Here's the entire application in a single file—compile and run directly:

import org.apache.camel.Body;
import org.apache.camel.Headers;
import org.apache.camel.builder.RouteBuilder;

import java.util.Map;

/**
 * Apache Camel example demonstrating bean method invocation in a route.
 * Uses a timer-based route that processes messages through a custom bean.
 */
public class BeanExampleApp {

    static void main(String[] args) throws Exception {
        // Create a new Camel Main instance (using fully qualified name to avoid conflict)
        org.apache.camel.main.Main main = new org.apache.camel.main.Main();

        // Add routes with bean processing
        main.configure().addRoutesBuilder(new RouteBuilder() {
            @Override
            public void configure() {
                // Route 1: Timer that fires every 2 seconds
                from("timer:beanTick?period=2000")
                        .setBody().constant("hello from timer")
                        .log("${body}")
                        .to("direct:process")
                        .log("${body}");

                // Route 2: Process the message using a bean
                from("direct:process")
                        .bean(new MyProcessor(), "process")  // Invoke bean method
                        .log("After bean: ${body}")
                        .log("Headers - ProcessedBy: ${header.ProcessedBy}, ProcessedAt: ${header.ProcessedAt}, OriginalBody: ${header.OriginalBody}");
            }
        });

        // Run Camel (will run until Ctrl+C is pressed)
        main.run(args);
    }

    /**
     * Custom processor bean that processes messages.
     * Accepts body as String and headers as Map for manipulation.
     */
    public static class MyProcessor {
        public String process(@Body String body, @Headers Map<String, Object> headers) {
            // Add custom headers
            headers.put("ProcessedBy", "MyProcessor");
            headers.put("ProcessedAt", System.currentTimeMillis());
            headers.put("OriginalBody", body);

            // Process and return the modified body
            return body.toUpperCase() + " - processed by MyProcessor";
        }
    }
}

Expected Output

Console logs repeat every 2 seconds:

hello from timer
After bean: HELLO FROM TIMER - processed by MyProcessor
Headers - ProcessedBy: MyProcessor, ProcessedAt: 1769775068470, OriginalBody: hello from timer
HELLO FROM TIMER - processed by MyProcessor

Best Practices Highlighted

  • Parameter Binding: Use annotations like @Body, @Headers, @Header("name") for type-safe access; raw types work for simple cases.
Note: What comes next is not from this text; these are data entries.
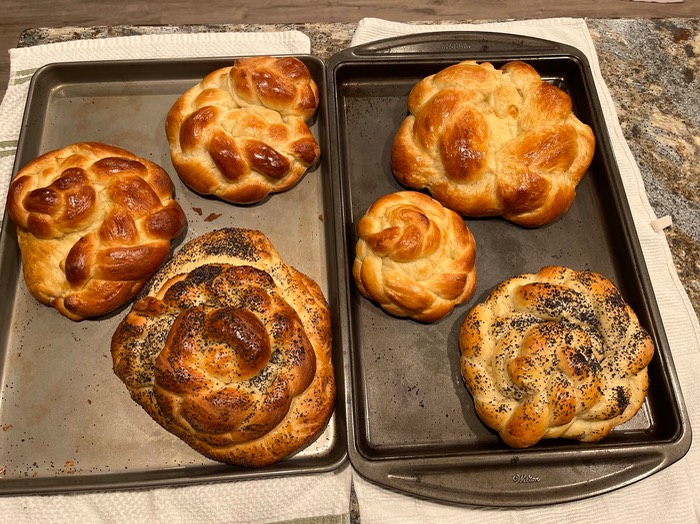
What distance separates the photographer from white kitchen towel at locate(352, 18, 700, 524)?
1853 millimetres

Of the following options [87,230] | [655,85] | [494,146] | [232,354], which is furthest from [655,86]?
[87,230]

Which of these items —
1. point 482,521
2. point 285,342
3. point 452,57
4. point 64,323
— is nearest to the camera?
point 285,342

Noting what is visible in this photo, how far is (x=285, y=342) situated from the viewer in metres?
1.72

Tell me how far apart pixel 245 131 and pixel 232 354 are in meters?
0.91

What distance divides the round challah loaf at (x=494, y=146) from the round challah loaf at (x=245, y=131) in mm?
436

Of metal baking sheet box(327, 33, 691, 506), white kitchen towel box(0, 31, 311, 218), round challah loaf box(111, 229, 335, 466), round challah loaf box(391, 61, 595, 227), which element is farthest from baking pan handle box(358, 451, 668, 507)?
white kitchen towel box(0, 31, 311, 218)

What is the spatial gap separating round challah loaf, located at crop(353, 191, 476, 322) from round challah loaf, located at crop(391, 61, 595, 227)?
0.16 metres

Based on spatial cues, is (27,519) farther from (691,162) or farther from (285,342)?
(691,162)

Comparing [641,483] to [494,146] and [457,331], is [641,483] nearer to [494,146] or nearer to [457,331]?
[457,331]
  • Method Selection: Explicitly name "process" method to avoid ambiguity with overloads.

  • Inline Beans: Perfect for simple processors; use registry lookup for complex or shared beans.

  • Route Modularity: direct: endpoints enable clean separation of concerns.

This pattern excels for transformations, validations, and custom logic in enterprise integration routes.